The Four-Year Plan

      You are working the overnight at Regional EMS with your usual partner, and during a pause in the call volume, the conversation turns to plans for the future and your respective careers.

   "What future?" you say. "There is no future in EMS." Then your partner tells you about the management classes she's started taking at the local college--just in case a supervisor spot opens up sometime soon. This gets you thinking about your own options, and you realize that maybe finishing up that bachelor's degree wouldn't be such a bad idea. Before you can think it through any further, though, dispatch comes over the radio with an assignment.

WHY COLLEGE?

   There have been endless discussions about the academic development of EMS professionals. Discussion points traditionally focus on the realities of education versus training, how education relates to present/future compensation, and professional versus nonprofessional development.

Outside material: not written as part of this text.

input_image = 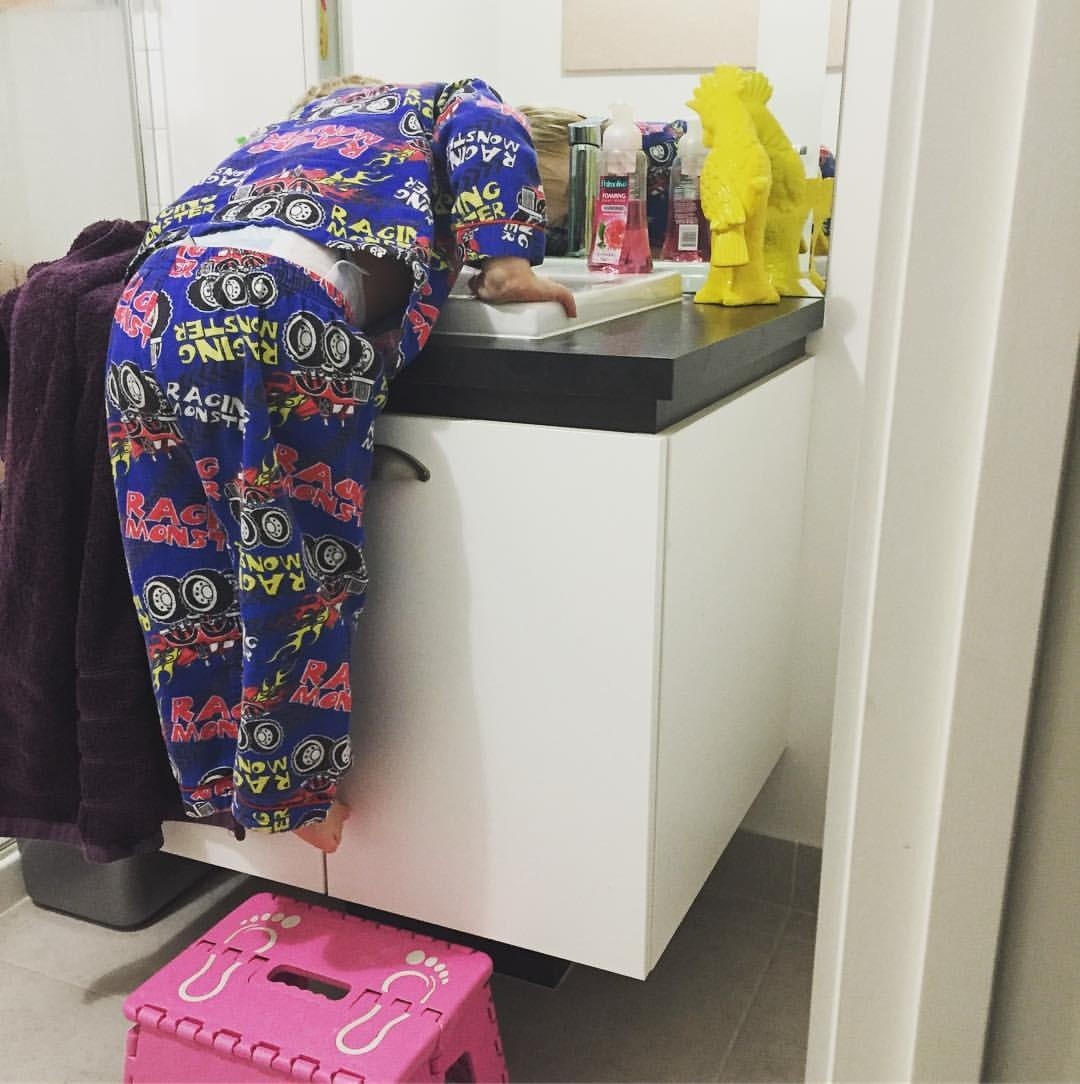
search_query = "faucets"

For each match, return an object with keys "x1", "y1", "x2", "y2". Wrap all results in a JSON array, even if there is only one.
[{"x1": 568, "y1": 116, "x2": 609, "y2": 255}]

Is there value to a college degree for the EMS provider? What about the EMS supervisor or manager? Does the achievement of a bachelor's degree mean anything tangible? Do the answers to these questions differ if you ask them on behalf of the EMS provider or from the perspective of the EMS system?

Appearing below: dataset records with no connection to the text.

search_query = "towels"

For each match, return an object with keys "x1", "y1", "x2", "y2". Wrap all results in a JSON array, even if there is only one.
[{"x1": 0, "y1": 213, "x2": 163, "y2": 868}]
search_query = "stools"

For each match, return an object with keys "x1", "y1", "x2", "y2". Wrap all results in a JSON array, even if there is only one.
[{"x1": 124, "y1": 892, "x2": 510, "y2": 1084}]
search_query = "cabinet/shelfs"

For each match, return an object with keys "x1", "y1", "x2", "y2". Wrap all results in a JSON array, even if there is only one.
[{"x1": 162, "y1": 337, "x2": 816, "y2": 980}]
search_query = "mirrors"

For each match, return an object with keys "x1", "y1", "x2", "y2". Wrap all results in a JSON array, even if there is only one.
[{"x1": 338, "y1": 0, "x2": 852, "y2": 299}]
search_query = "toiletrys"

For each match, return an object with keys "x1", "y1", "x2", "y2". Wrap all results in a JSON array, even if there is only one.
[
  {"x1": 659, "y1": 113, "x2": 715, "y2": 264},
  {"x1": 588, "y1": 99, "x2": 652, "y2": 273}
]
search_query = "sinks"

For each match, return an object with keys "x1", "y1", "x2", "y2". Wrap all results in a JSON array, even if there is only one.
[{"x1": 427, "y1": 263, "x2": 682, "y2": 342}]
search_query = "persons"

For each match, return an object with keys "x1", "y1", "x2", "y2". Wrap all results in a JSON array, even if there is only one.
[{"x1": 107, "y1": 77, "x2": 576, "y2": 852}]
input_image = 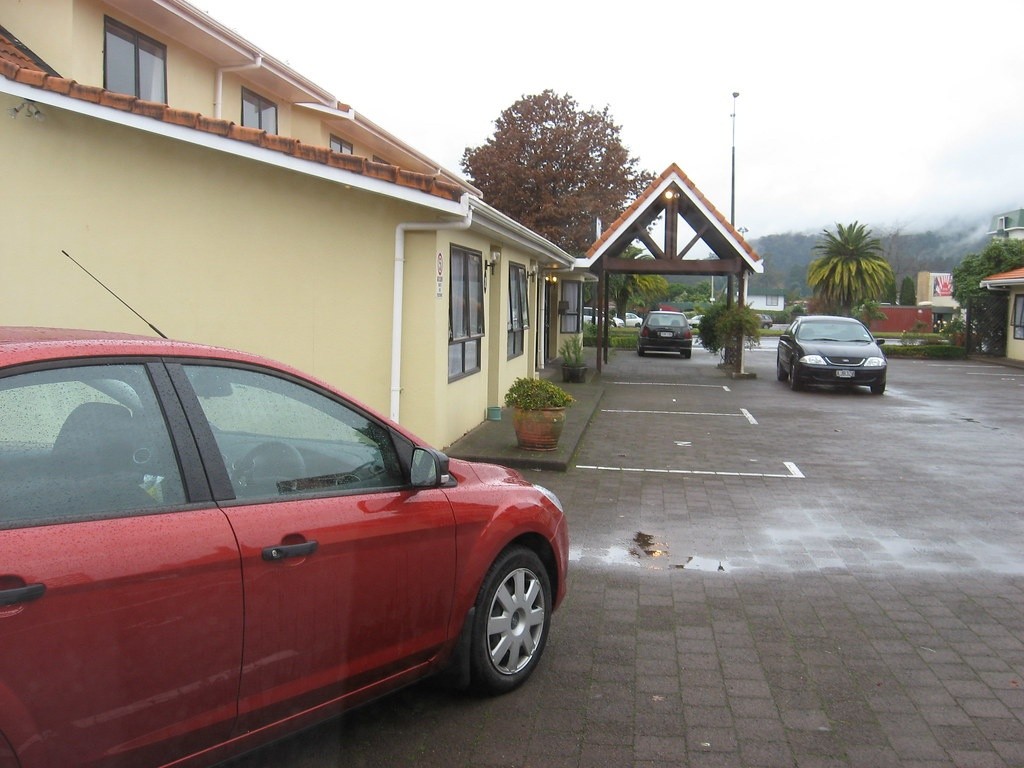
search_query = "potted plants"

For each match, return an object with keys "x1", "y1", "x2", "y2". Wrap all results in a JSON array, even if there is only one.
[
  {"x1": 558, "y1": 328, "x2": 590, "y2": 383},
  {"x1": 505, "y1": 376, "x2": 577, "y2": 451}
]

   One of the most frustrating conversations an EMS leader can have with a promising subordinate involves encouraging that subordinate to get engaged in higher education. This is because the question is always framed in the negative. We are often asked, "Why, for the salaries we see today, should I bother getting a college education?" We would like to utilize this article to frame a different question in a different way.

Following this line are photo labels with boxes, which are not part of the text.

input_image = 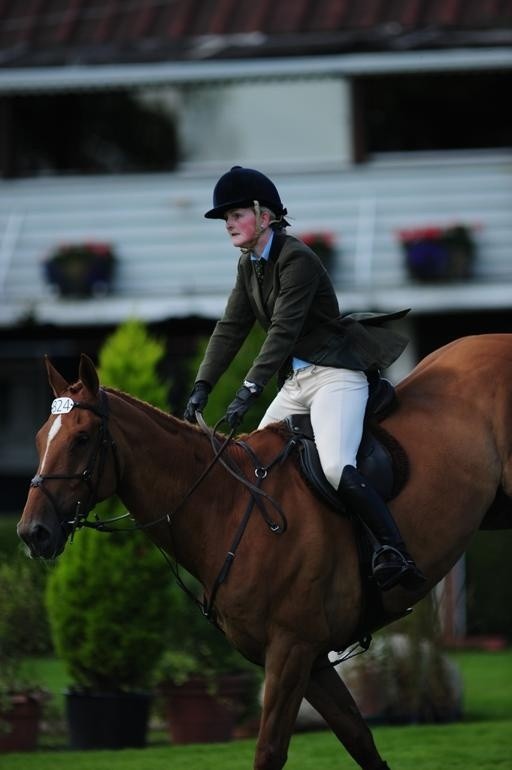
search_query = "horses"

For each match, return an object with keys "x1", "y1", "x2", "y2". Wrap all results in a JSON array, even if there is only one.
[{"x1": 11, "y1": 328, "x2": 512, "y2": 769}]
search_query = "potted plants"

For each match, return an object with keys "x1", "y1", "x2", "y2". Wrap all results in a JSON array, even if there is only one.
[{"x1": 1, "y1": 323, "x2": 269, "y2": 755}]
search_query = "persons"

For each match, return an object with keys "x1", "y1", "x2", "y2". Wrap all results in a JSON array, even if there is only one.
[{"x1": 181, "y1": 166, "x2": 420, "y2": 595}]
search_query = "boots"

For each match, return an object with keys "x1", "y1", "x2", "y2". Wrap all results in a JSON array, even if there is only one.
[{"x1": 337, "y1": 464, "x2": 427, "y2": 591}]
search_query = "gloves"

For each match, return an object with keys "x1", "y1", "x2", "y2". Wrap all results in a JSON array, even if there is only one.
[
  {"x1": 184, "y1": 382, "x2": 210, "y2": 421},
  {"x1": 227, "y1": 385, "x2": 258, "y2": 429}
]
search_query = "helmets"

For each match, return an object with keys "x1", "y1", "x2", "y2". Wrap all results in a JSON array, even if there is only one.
[{"x1": 204, "y1": 165, "x2": 284, "y2": 218}]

   Many in leadership positions have visions for the future of EMS that involve stronger, more sophisticated organizations delivering more diverse mixes of services to larger populations--in short, EMS systems that are more than the "one-trick ponies" we've seen in the past. We know this future depends on the development of a new breed of EMS provider, one who is trained in the art and science of EMS and sufficiently educated to lead and participate in the development and operation of this new system. And we know this will require education, at the baccalaureate level and beyond. Like the immigrants who came to America seeking better lives for themselves and their children, we want more for our EMS system and the next generation of EMS systems and providers.